Colors of Courage: Kubbra Sait on how she overcame the trauma of being sexually abused as a teenager

Meet Kubbra Sait, the game-changing woman who overcame adversity to achieve success.

Updated on Jul 01, 2022 06:23 AM IST  |  41.6K
Kubbra Sait
Colors of Courage: Kubbra Sait on how she overcame the trauma of being sexually abused as a teenager

Kubbra Sait has a ravenous appetite and determination to make a name for herself in the disruptive world of cinema. Born in Bangalore, Kubbra reveals she was raised by a single mother and as a result, she’s always had a strong work ethic and sense of independence. However, Sait’s childhood was not a bed of roses. When she was just a teenager, she reveals she was sexually abused several times by a ‘family friend’ and benefactor in her own home.

She reveals she was only 17 years old when the incidents occurred, and as a result, she suffered trauma for quite some time. She discloses, “I am an advocate of talking about things that don’t make me happy because life is not perfect and we should acknowledge that life is not perfect. We may all come from various backgrounds, and things may not always go as we'd like.”

With a degree in finance and experience working in 9–5 jobs in Dubai, Kubbra left her position at Microsoft early on in her career. “Whether it was leaving Bangalore and going to Dubai or leaving the cookie shop that I worked in there and moving and working in an IT company, I never really operated with a plan B, I operated with a plan A. I started with nothing in Dubai, so I know I could start with nothing in Mumbai or anywhere in the world."

Kubbra travelled to Mumbai to pursue her aspirations of being a model and an actor, with the encouragement of her mother and her own ambitious goals. “I remember when I came to Mumbai 12 years ago, I had written in my SWOT analysis that being outspoken is my strength and weakness. At the time, I wasn't sure why I had made that statement. You are advised to act and look a certain way, and if you don't agree with the conversation, you are instructed to simply nod your head. However, I was someone who was always this fiery and powerful. One of my greatest struggles and learning has been that I can't pretend to be someone else for a very long period.” She claims that she is a feminist who is still work in progress.
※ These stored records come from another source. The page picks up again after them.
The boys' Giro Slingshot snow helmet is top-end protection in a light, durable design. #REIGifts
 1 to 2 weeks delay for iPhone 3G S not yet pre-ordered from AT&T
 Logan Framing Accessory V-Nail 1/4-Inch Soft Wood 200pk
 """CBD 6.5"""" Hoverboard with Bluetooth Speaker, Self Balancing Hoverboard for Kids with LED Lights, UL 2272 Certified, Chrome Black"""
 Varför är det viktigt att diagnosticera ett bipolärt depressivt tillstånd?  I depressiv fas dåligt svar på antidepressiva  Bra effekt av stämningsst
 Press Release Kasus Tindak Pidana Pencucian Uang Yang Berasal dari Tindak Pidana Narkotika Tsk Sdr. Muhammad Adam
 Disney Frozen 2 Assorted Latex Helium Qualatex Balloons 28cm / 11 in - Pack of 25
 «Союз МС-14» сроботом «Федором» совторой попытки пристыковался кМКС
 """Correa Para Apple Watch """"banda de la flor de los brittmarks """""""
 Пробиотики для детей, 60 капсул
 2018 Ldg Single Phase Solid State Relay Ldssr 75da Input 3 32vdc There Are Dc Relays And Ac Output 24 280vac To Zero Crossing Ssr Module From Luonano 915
The actor has admits she’s always identified Mumbai as her home base. “I'm still figuring out how I feel about the place where I was born. I don't believe I have any memories of being a Bangalorean. A part of me believes that my heart is a South Indian heart, hence I love to take great pride in being a South Indian. But there was a big part of me that resented the city for what I had to go through there. Home is a place where you feel safe, where you can grow where you have freedom and I found all of that in Mumbai.”

Speaking of the courage you need to chase your goals she says, “I think courage is something that you work towards. It’s like a piggy bank. The currency of courage is like collecting pennies in your piggy bank, which you will eventually fill up. I have come this far because of my courage."

Sait has found the courage to be transparent and reveal her journey to the world in her book "Open Book: Not Enough A Memoir." Voicing how she initially struggled with opening up about her trauma, she sighs, “When you speak your truth it can be liberating, it can be against the traditional approach of looking at certain things. The second time you utter it, though, it will become easier; the first time will be the toughest. And then you’ll start making peace with it,” she signs off.